-------- Selected text

Chinese media, public seek answers over Shanghai stampede
Chinese media and angry relatives of the victims of the New Year's Eve stampede at Shanghai's iconic waterfront area on Friday criticised the government's failure to prevent the tragedy that killed 36 people and injured 49 others, marring the gleaming financial hub's image.
Shanghai: Chinese media and angry relatives of the victims of the New Year's Eve stampede at Shanghai's iconic waterfront area on Friday criticised the government's failure to prevent the tragedy that killed 36 people and injured 49 others, marring the gleaming financial hub's image.
All the dead were identified today even as the municipal government has been caught in the backwash of criticism for not making effective preparative measures to cope with the crowds that flock to the Bund, although it did close the nearest subway station to the area, state-run Xinhua new agency said in a report today.
An investigation ordered by President Xi Jinping to determine responsibility for the tragedy has started.
49 people were injured at Shanghai's iconic waterfront area with 13 of them badly hurt in the stampede during New Year celebrations late on Wednesday while four are in critical condition. 18 of the injured have been discharged from hospital, local authorities said.
The municipal government has identified all those who died, among them were 21 women aged in their 20s while the youngest was a 12-year-old boy.
The local government has organised eight experts from the municipal mental health centre and summoned another 40 in preparation to offer counselling service to the stampede victims at three hospitals.

----------------
-------- Exercise data

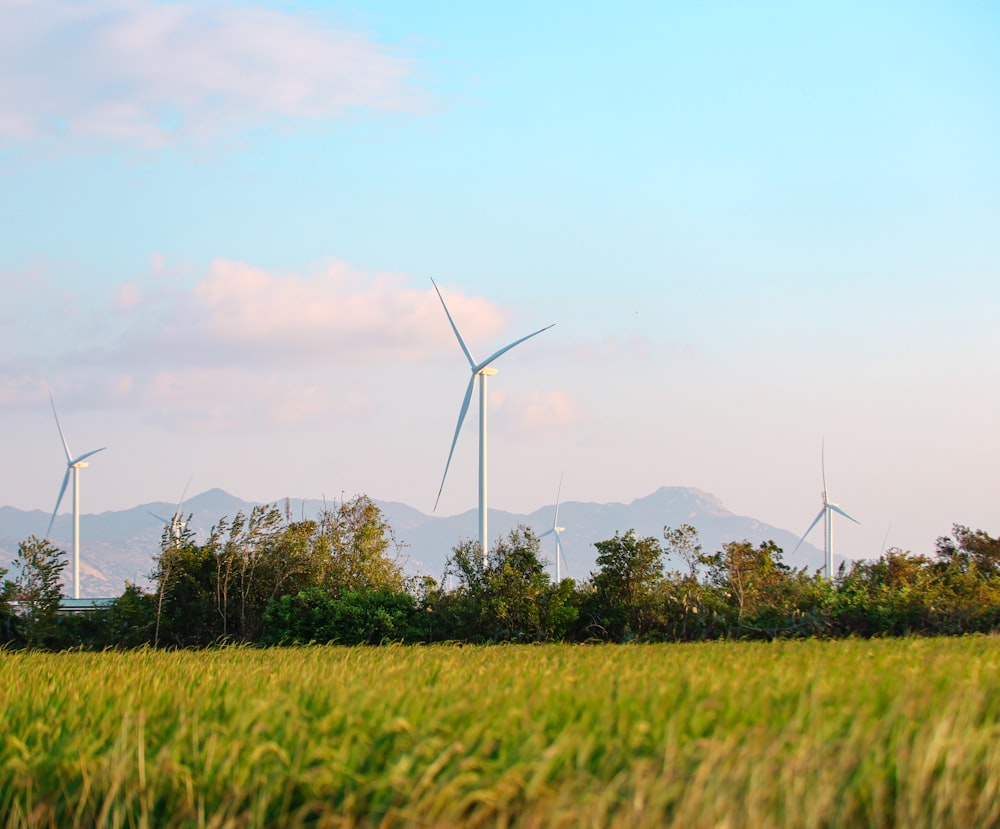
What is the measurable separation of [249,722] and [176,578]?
67.3 feet

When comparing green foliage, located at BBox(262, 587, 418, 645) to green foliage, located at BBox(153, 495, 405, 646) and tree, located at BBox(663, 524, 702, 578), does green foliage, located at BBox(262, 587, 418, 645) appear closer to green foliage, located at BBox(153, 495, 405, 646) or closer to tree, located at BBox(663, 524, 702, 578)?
green foliage, located at BBox(153, 495, 405, 646)

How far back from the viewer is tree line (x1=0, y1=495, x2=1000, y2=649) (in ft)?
79.7

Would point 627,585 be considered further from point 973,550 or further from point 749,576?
point 973,550

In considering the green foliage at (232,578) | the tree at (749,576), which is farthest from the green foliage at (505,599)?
the tree at (749,576)

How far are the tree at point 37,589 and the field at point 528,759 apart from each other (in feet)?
61.2

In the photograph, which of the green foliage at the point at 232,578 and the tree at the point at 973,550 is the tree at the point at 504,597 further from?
the tree at the point at 973,550

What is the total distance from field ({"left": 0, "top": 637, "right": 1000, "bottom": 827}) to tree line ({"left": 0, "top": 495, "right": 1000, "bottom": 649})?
16.5 metres

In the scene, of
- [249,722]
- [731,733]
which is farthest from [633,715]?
[249,722]

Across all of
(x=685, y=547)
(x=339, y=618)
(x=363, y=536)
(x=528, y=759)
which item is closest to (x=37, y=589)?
(x=339, y=618)

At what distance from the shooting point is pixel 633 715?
21.8 ft

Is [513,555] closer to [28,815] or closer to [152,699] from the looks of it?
[152,699]

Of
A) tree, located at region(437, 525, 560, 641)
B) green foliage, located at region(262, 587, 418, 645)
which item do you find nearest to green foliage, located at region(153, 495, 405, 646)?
green foliage, located at region(262, 587, 418, 645)

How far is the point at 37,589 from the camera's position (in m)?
25.8

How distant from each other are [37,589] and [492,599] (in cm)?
1130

----------------

Task requirements:
[1] Reproduce the passage of the Shanghai stampede report between "All the dead" and "tragedy has started.", inclusive.
[2] Continue the news report on the Shanghai stampede, picking up after its final sentence.
This material has no connection to the text on the Shanghai stampede.

Responses per task:
[1]
All the dead were identified today even as the municipal government has been caught in the backwash of criticism for not making effective preparative measures to cope with the crowds that flock to the Bund, although it did close the nearest subway station to the area, state-run Xinhua new agency said in a report today.
An investigation ordered by President Xi Jinping to determine responsibility for the tragedy has started.

[2]
Meanwhile, police investigations determined that the coupons with the name of the local Bar M18 printed on coupons resembling USD 100 currency which were reportedly tossed from a building at the Bund, were not the cause of the stampede, state-run CCTV reported.
Shanghai police's microblog said that an investigation has found that the coupons were thrown at 11.46 PM by which time the stampede had already been triggered. The coupons were thrown a little further from where the stampede took place.
Investigations however still focussed on what caused the tragedy just before the New Year countdown.
Meanwhile, Cai Lixin, deputy commander of the Huangpu district police station, said the number of police at the scene was lower than that deployed on National Day because the government had not organised any formal event in the square.
But the crowd was larger than expected, he said.
At least three witnesses said there was no crowd control near the stairs where the stampede broke out, Hong Kong-based South China Morning Post reported.
Shanghai has organised gala shows on the western bank of Huangpu River for new year countdowns in previous years, with a strong police presence on the riverside to control crowds and maintain order.